» Goal of the exercise
Please turn the lines of the listing, from the line containing "Which of the shadow" through the end of the listing, into a numbered list, leaving out blank lines.
# # # #
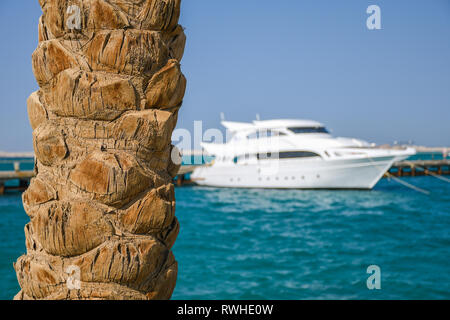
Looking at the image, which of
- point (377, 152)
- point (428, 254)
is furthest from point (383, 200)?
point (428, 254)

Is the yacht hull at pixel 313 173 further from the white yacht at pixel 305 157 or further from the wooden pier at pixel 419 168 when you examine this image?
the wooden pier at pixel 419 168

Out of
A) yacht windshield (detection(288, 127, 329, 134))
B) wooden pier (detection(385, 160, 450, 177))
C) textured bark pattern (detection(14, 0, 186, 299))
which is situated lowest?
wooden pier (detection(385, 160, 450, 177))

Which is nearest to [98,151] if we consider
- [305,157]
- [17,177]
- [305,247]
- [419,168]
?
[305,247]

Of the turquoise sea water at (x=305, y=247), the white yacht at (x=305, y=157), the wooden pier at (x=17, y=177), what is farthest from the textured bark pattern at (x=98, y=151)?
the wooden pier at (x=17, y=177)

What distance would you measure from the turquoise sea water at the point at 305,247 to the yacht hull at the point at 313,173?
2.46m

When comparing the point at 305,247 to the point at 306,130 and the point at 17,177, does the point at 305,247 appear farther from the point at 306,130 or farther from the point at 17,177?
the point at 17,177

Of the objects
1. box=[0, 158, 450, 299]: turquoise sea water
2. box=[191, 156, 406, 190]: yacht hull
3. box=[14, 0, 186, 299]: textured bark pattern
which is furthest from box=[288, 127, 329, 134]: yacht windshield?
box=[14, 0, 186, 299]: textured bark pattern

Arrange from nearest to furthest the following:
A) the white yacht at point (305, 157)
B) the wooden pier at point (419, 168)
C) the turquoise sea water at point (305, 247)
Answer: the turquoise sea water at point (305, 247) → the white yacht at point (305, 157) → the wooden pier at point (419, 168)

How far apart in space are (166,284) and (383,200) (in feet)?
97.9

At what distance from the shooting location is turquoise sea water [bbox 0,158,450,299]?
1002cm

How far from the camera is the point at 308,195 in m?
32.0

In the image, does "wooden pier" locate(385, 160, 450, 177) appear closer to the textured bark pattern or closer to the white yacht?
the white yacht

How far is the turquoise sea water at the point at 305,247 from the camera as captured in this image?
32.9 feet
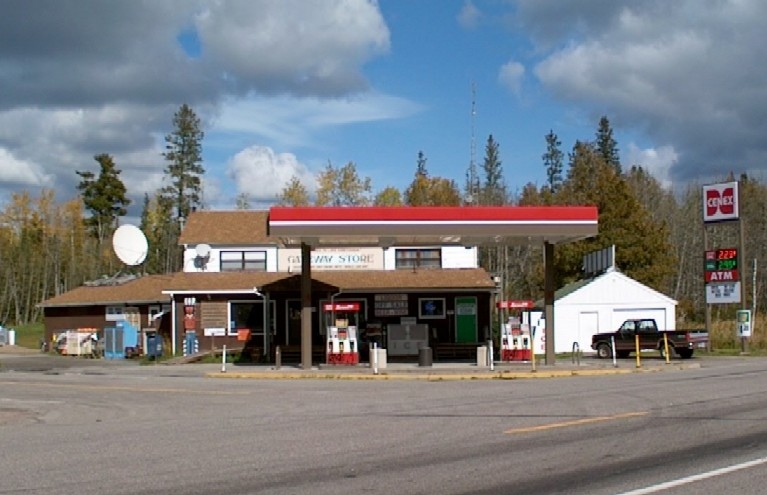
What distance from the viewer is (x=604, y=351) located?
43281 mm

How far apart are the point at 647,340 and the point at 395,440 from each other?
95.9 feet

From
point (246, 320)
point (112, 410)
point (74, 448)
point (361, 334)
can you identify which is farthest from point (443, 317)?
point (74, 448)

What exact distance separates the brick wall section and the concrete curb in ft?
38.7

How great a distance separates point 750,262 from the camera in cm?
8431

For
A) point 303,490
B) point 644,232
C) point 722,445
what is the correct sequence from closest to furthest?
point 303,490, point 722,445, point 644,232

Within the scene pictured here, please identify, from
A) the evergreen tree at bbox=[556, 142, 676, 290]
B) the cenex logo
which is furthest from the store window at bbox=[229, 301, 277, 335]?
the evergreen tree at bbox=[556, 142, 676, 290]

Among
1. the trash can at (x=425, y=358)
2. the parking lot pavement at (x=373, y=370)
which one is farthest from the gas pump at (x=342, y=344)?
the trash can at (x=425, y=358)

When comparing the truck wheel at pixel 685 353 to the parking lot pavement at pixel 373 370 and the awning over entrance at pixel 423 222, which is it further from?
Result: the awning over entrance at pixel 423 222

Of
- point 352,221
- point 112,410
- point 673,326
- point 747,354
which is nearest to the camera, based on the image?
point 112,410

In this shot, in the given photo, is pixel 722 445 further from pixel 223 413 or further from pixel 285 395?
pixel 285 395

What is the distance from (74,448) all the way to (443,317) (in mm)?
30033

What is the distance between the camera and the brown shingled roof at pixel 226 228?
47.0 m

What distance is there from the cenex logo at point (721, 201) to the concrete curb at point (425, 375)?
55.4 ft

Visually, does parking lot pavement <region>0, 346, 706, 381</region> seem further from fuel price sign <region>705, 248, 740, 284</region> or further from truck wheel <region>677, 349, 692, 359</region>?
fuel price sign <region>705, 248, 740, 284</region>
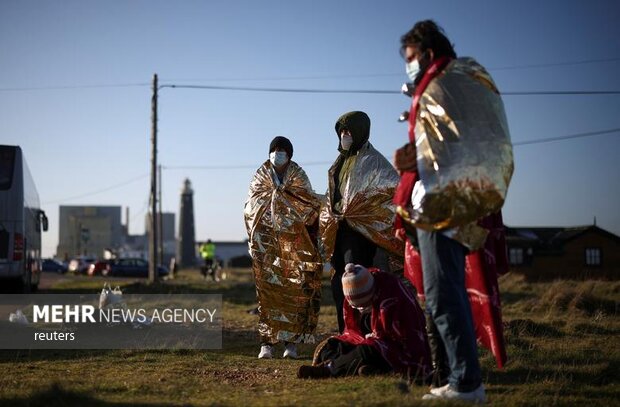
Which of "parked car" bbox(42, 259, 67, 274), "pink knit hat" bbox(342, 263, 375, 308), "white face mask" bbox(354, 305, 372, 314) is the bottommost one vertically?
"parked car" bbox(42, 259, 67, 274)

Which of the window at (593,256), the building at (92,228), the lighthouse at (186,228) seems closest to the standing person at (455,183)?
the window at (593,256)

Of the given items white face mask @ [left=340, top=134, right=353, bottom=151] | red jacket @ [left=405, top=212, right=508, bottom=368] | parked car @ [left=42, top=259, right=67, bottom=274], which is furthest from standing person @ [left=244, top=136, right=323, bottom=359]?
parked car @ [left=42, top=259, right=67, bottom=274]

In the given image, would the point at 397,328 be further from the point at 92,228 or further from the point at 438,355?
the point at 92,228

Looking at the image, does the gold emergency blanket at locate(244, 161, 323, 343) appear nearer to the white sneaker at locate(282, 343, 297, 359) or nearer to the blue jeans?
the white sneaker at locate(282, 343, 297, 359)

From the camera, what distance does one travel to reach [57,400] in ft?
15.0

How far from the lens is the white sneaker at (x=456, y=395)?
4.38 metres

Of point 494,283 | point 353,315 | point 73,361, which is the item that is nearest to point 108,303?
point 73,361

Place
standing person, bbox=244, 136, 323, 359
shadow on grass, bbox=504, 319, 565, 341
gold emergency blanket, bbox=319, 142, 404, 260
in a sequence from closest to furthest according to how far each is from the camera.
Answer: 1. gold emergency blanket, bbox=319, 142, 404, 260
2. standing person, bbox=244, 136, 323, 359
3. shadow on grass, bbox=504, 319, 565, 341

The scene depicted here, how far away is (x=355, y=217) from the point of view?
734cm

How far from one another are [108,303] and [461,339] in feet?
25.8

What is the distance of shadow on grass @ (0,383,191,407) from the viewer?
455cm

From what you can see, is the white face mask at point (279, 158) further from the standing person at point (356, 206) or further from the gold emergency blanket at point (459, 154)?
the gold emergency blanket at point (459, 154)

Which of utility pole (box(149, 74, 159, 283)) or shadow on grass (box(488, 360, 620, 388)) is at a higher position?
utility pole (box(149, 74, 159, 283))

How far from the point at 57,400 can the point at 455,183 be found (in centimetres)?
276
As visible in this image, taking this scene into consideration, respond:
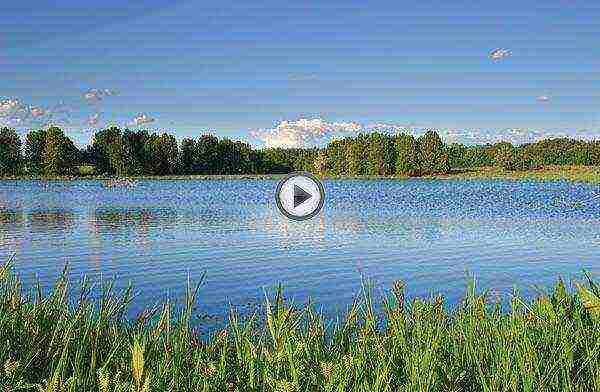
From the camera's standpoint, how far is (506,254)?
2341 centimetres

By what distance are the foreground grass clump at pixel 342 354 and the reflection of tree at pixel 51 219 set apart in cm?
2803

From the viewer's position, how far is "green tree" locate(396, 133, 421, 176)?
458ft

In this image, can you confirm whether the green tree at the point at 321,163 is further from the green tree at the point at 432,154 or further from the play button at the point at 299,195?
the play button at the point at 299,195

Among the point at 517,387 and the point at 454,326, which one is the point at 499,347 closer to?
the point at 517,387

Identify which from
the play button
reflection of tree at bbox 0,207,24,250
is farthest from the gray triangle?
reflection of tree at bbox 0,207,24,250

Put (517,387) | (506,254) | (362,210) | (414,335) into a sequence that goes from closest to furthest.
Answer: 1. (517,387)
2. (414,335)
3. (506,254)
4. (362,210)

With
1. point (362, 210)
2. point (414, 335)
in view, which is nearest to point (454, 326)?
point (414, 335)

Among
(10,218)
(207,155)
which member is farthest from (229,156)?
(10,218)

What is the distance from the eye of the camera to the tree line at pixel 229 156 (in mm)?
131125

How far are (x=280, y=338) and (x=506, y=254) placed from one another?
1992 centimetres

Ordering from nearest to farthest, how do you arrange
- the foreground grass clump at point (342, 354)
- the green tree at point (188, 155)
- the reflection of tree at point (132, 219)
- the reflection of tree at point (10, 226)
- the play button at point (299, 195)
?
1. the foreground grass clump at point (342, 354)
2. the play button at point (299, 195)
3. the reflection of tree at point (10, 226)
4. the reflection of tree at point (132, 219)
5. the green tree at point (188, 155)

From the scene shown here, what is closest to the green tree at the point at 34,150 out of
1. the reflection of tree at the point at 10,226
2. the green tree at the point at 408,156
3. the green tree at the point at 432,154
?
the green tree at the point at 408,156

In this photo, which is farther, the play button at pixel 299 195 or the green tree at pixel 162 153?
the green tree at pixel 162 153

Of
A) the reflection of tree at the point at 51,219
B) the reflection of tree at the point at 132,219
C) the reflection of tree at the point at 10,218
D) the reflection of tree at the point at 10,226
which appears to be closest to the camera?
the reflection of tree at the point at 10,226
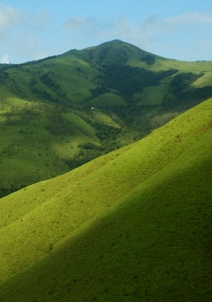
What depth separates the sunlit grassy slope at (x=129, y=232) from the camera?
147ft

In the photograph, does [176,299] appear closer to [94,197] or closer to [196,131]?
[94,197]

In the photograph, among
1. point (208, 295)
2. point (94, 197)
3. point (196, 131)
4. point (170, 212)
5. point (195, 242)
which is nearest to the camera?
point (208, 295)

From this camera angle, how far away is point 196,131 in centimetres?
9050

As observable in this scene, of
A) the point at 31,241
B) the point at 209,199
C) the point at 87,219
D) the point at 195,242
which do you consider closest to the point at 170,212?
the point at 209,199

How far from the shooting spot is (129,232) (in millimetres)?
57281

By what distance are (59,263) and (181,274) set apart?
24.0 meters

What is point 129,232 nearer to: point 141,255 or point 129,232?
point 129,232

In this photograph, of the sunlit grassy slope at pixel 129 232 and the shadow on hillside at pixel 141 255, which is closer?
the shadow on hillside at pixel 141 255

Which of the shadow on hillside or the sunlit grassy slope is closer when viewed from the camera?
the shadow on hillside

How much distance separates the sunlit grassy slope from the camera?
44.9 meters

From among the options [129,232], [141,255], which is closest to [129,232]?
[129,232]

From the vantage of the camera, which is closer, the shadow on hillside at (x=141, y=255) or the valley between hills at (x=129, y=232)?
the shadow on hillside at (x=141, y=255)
# # # #
» Complete response
1. Which of the shadow on hillside or the sunlit grassy slope is closer when viewed from the camera?
2. the shadow on hillside
3. How much distance separates the sunlit grassy slope from the camera?
4. 44.9 meters
5. From among the options [129,232], [141,255], which is closest to [129,232]?
6. [129,232]
7. From the vantage of the camera, which is closer, the shadow on hillside at (x=141, y=255) or the valley between hills at (x=129, y=232)?
8. the shadow on hillside at (x=141, y=255)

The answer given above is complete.